Direction A. In the blog post on word usage, which German word does the writer say has left the common vocabulary?
Direction B. Quote the part of the blog post on word usage that opens with the words containing "When my laptop" and closes with "already without issues.".

Reading text.
[Begin]

Wednesday, August 09, 2006

The Bloviator Returneth

I was struck today by a word that has suddenly entered the vocabulary of the working class. "Issues" has apparently replaced "problems" in NorCalSpeak.

When my laptop got disconnected from the coffee house's wireless service this morning, the manager went to fix it and said, "Tell me after you try it again if you still have any issues."

To my ear an issue is a chronic problem and a problem a more temporary difficulty. To make issues out of problems makes things worse, I think, as we have enough problems already without issues.

As an counter-example to this new usage, I miss a word that has left the common vocabulary, Weltanschauung, German for world view or life philosophy--it doesn't translate well, probably the reason some of us liked to use it, the same for SchadenFreude. Maybe people got tired of spelling German, just like I can never get Nietzsche right.

[End]

Data excerpt.

[Begin]

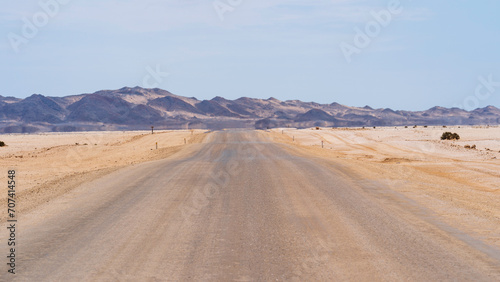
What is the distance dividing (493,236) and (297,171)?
10644 mm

[End]

Complete output A. Weltanschauung

Complete output B.
When my laptop got disconnected from the coffee house's wireless service this morning, the manager went to fix it and said, "Tell me after you try it again if you still have any issues."

To my ear an issue is a chronic problem and a problem a more temporary difficulty. To make issues out of problems makes things worse, I think, as we have enough problems already without issues.